Instruction A: Retype the section of the ANPR camera thread starting at "Remember the old" and ending at "had to pay.".
Instruction B: Please extend the ANPR camera thread, picking up right after its last line.

Text segment:
+ + + + +

# Another step forward for the surveillance state



## Astro Pen (Aug 22, 2022)

ANPR cameras installed to monitor traffic in Derby
					

The cameras, being installed at 12 sites around Derby, will be able to scan drivers' number plates.



					www.bbc.co.uk
				



They could, of course, just have someone drive around the town for a week and write a journeys report  instead of spending millions.
"Not used for enforcement purposes" (yet)
Remember the old adage about government, "Two reasons for everything, the one given - and the _real_ one."
Will they take them down after the "study"? Watch this space.


----------



## CupofJoe (Aug 22, 2022)

They use ANPR at work to make us pay for parking.
I object to that, but it also records when you enter and leave the site. So someone knows if you are working late or slipping off a bit early.
On the other hand the system failed to work for the month of December so no-one had to pay.

+ + + + +

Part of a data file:
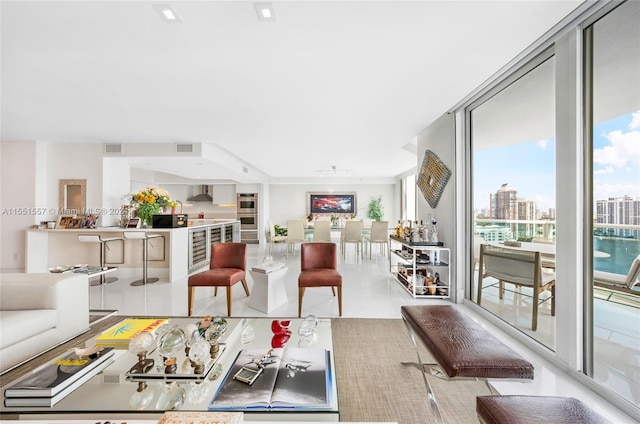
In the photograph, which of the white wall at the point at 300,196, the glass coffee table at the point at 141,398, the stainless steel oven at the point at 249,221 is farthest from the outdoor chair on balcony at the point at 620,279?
the stainless steel oven at the point at 249,221

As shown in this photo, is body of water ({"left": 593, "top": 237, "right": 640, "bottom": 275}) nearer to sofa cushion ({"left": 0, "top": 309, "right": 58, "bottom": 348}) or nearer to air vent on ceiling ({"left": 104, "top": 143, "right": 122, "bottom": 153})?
sofa cushion ({"left": 0, "top": 309, "right": 58, "bottom": 348})

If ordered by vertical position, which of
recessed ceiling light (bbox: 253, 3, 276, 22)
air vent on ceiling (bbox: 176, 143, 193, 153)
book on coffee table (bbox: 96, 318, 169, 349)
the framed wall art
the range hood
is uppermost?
recessed ceiling light (bbox: 253, 3, 276, 22)

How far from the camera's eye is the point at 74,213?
16.7ft

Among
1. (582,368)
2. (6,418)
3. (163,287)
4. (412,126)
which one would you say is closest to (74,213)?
(163,287)

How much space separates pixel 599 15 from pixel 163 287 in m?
5.75

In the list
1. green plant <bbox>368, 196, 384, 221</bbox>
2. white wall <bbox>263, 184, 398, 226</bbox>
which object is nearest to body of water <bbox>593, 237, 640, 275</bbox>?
green plant <bbox>368, 196, 384, 221</bbox>

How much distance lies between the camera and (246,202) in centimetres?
994

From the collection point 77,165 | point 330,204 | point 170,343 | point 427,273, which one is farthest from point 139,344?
point 330,204

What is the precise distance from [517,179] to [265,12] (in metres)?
2.68

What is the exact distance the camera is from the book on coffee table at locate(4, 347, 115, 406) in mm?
1114

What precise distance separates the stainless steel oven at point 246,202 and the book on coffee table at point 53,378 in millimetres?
8603

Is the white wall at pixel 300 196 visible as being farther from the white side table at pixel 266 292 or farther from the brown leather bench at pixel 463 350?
the brown leather bench at pixel 463 350

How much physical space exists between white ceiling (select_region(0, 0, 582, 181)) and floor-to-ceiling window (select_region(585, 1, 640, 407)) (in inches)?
15.2

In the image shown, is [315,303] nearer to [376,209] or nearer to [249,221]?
[249,221]
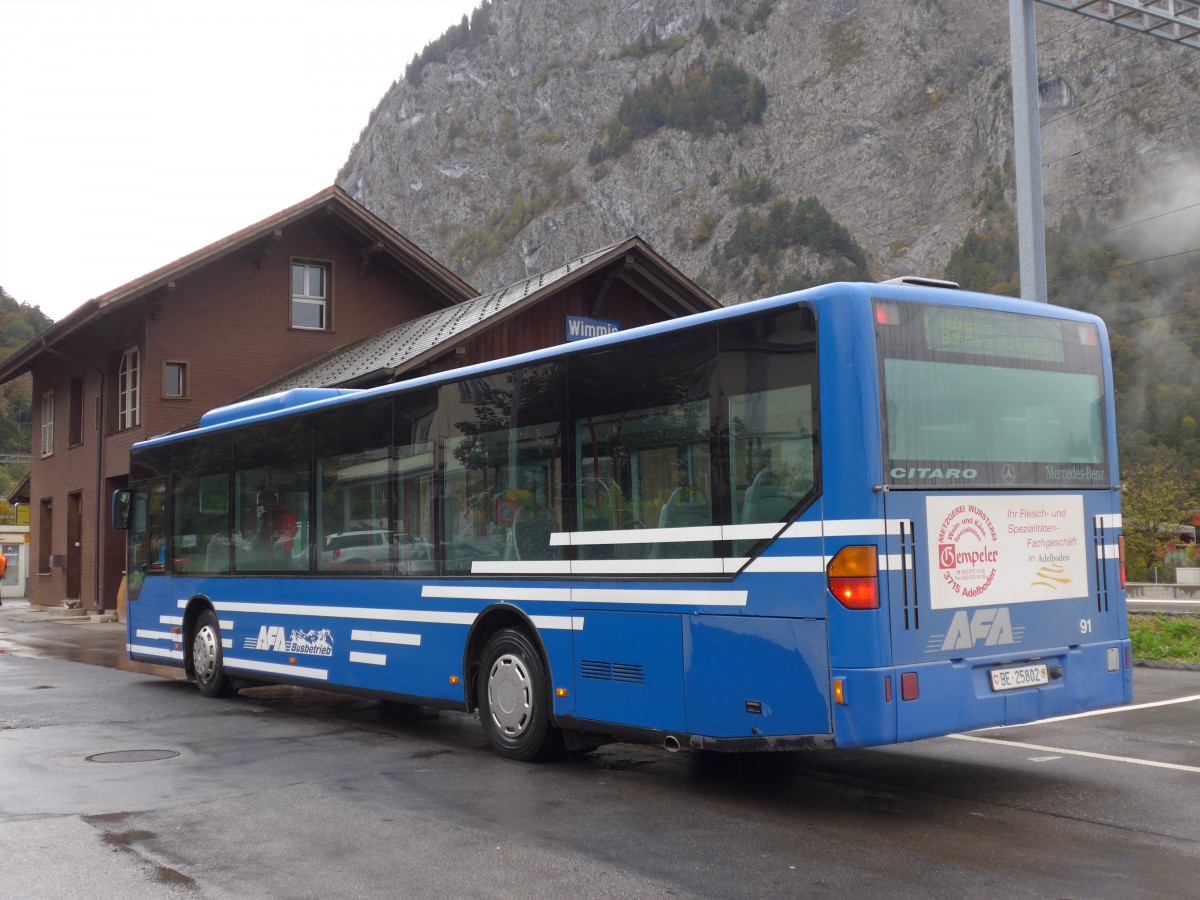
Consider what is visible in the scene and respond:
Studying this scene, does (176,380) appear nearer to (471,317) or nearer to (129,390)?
(129,390)

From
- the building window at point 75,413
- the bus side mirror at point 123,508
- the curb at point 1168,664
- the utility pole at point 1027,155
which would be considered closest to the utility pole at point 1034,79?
the utility pole at point 1027,155

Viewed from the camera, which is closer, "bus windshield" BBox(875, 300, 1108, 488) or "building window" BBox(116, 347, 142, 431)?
"bus windshield" BBox(875, 300, 1108, 488)

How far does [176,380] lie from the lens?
1114 inches

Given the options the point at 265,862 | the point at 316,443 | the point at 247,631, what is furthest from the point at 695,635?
the point at 247,631

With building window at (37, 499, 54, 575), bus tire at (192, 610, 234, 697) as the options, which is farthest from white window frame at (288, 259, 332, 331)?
bus tire at (192, 610, 234, 697)

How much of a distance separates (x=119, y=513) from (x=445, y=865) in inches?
409

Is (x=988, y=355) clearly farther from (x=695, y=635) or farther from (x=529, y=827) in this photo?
(x=529, y=827)

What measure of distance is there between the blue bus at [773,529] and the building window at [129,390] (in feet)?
67.8

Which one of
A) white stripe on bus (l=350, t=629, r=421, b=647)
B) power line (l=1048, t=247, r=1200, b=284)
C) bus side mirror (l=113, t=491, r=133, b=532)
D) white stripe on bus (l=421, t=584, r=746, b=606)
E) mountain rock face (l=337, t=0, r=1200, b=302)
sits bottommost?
Answer: white stripe on bus (l=350, t=629, r=421, b=647)

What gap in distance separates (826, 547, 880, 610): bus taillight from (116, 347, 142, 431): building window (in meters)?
24.4

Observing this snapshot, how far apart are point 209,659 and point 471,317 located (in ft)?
36.6

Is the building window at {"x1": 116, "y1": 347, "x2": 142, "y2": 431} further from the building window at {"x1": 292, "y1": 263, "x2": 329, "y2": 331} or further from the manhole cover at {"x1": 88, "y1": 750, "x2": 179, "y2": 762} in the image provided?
the manhole cover at {"x1": 88, "y1": 750, "x2": 179, "y2": 762}

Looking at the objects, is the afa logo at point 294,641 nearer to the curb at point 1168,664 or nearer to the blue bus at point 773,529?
the blue bus at point 773,529

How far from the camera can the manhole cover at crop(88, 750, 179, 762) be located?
9.30 metres
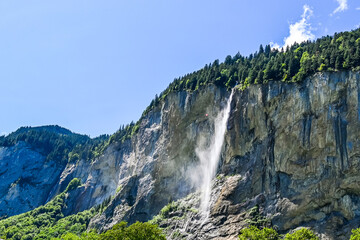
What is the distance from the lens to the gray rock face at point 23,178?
16538cm

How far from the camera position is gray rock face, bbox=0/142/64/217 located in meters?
165

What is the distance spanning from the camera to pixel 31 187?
565 feet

+ + + + +

Task output A:
Remember the old adage about government, "Two reasons for everything, the one given - and the _real_ one."
Will they take them down after the "study"? Watch this space.


----------



## CupofJoe (Aug 22, 2022)

They use ANPR at work to make us pay for parking.
I object to that, but it also records when you enter and leave the site. So someone knows if you are working late or slipping off a bit early.
On the other hand the system failed to work for the month of December so no-one had to pay.

Task output B:
----------



## Montero (Aug 22, 2022)

Some people are already buying their own state surveillance in the form of those Alexa units and video doorbell - get you to pay for your own surveillance and to want it to protect yourself. If the govt had come round and said everyone must have a video doorbell there would have been a massive outcry.


----------



## BAYLOR (Aug 22, 2022)

Montero said:


> Some people are already buying their own state surveillance in the form of those Alexa units and video doorbell - get you to pay for your own surveillance and to want it to protect yourself. If the govt had come round and said everyone must have a video doorbell there would have been a massive outcry.



 When you look at it long term,  It's not a good thing at all.


----------



## thaddeus6th (Aug 22, 2022)

This reminds me of a story I heard a couple of weeks ago that the police want the right to be able to access Oyster information to see if people are using the tube in London in an 'unusual' way. Apparently it's to try and detect thieves, pickpockets, etc, but it sounded creepy as hell to me. 

Not a fan of Alexa or suchlike.


----------



## AllanR (Aug 22, 2022)

It's not even safe to .....https://mashable.com/article/smart-toilet-analprint-scan


----------



## elvet (Aug 22, 2022)

I always take these things for granted when I watch UK detective series. They usually provide a key piece of evidence in the story. It seeems their use is widespread in Britain.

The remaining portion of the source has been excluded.